-- START Page extract --

أجمعوا على عدم وقوع النقص فيما تواتر قرآنا كما هو موجود بين الدفتين اليوم، نعم أسقط زمن الصديق ما لم يتواتر وما نسخت تلاوته … وعليه يحمل ما رواه أبو عبيد عن ابن عمر قال: لا يقولن أحدكم قد أخذت القرآن كله وما يدريه ما كله قد ذهب منه قرآن كثير ولكن ليقل قد أخذت منه ما ظهر

“Verily they (i.e. people of Sunnah) have agreed on there being no loss in the Qur’an as is continuously reported like we today find between the two bindings. Yes during the time of (Abu Bakr) as-Sidiq the part which was not reported continuously and was (rather) abrogated was dropped (out of the official mushaf)…and to this relates that which is reported by Abu ‘Ubayd from Ibn ‘Umar, who said: ‘None of you should say that he has taken the whole of the Qur’an; how could he know what all of it was! A lot of the Qur’an has passed him by! Let him say instead: I have taken of the Qur’an that which became apparent.’”[12]

The above mentioned narration of Sahih Bukhari is very significant. One of the two who said “The Prophet left nothing except what is between the two bindings” was Ibn ‘Abbas, and in the narration quoted by al-Baqilani we find him reporting and listening to the comment of his teacher Ubayy bin Ka‘b which is same as that of Ibn ‘Umar. Connecting the dots we make out that he understood Ubayy did not mean to say that some part of the Qur’an that the Prophet had left for the Ummah might have been missed and could not be found anymore by the person claiming to have memorized the whole of it. It rather shows that Ibn ‘Abbas fully knew that what Ubayy referred to was something exclusive to what the Prophet had left for the Ummah as eternal guidance (i.e. it was the abrogated part). And we have already seen that the narration of Ibn ‘Umar quoted by Ibn Hajr on the authority of Ibn ad-Durays makes the same point very plainly.

Another significant observation about Bukhari’s narration is that the two who testified for the Qur’anic preservation are Ibn ‘Abbas, the cousin of ‘Ali bin Abi Talib, and Muhammad bin al-Hanafiyyah, the son of ‘Ali bin Abi Talib. Their testimony is quite sufficient to lay to rest any arguments by some extreme Shiites who say the Qur’an was tampered with to remove verses in favor of ‘Ali. Had this been the case these two close relatives of ‘Ali would have not failed to make a mention of it.

4- Two objections answered

Having explained the narration let us now turn to two possible questions.

4.1 Why did Ibn ‘Umar refer to the abrogated verses as the Qur’an?

Before finding the answer to this question let us have another look at the narration of Ibn ad-Durays:

“‘Ibn Umar used to dislike the person who said, ‘I have recited the whole of the Qur’an.’ He (Ibn Umar) used to say, ‘But (the reality is) a part of the Qur’an has been abrogated.’”

Very much like our explanation to the narration we are discussing, this report shows that Ibn ‘Umar referred to the abrogated verses as Qur’an. With the clarity in its last words this narration takes away all the rhetoric power of the question and reduces it to a mere query having no ability whatsoever to cast doubts on the validity of the explanation offered.

-- END Page extract --

--- What is required ---
Reproduce the part of the passage on the Qur'an's preservation that begins with the words "4- Two objections" and stops after the words "the explanation offered.", keeping every word unchanged.

-- START Source data --

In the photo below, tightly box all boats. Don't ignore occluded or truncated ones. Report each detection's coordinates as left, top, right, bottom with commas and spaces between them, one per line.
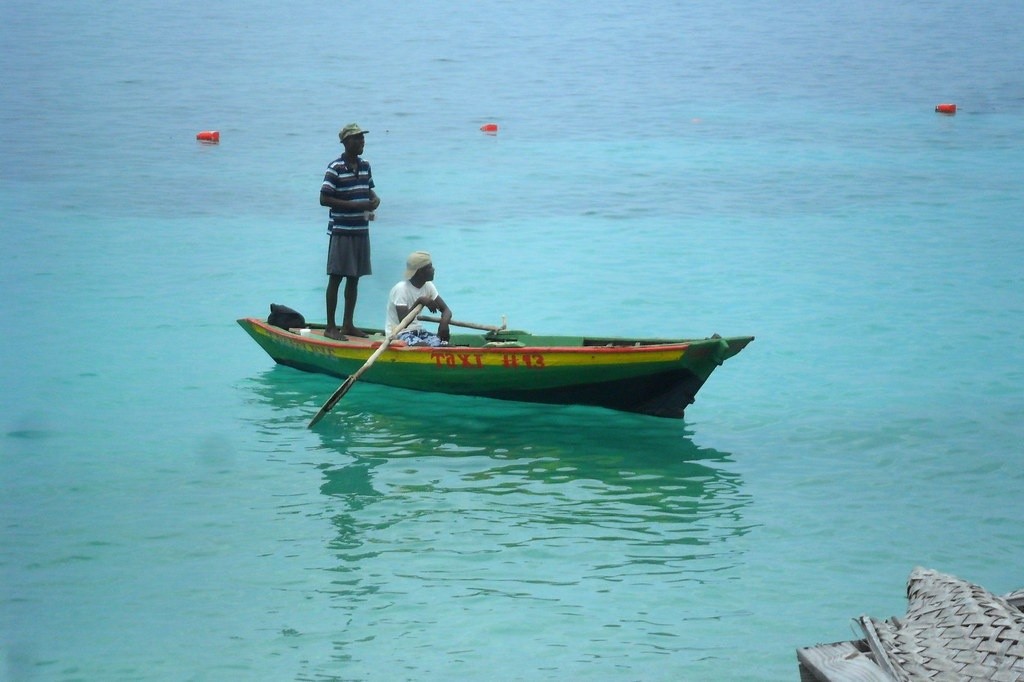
235, 314, 757, 421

-- END Source data --

--- Task output ---
4- Two objections answered

Having explained the narration let us now turn to two possible questions.

4.1 Why did Ibn ‘Umar refer to the abrogated verses as the Qur’an?

Before finding the answer to this question let us have another look at the narration of Ibn ad-Durays:

“‘Ibn Umar used to dislike the person who said, ‘I have recited the whole of the Qur’an.’ He (Ibn Umar) used to say, ‘But (the reality is) a part of the Qur’an has been abrogated.’”

Very much like our explanation to the narration we are discussing, this report shows that Ibn ‘Umar referred to the abrogated verses as Qur’an. With the clarity in its last words this narration takes away all the rhetoric power of the question and reduces it to a mere query having no ability whatsoever to cast doubts on the validity of the explanation offered.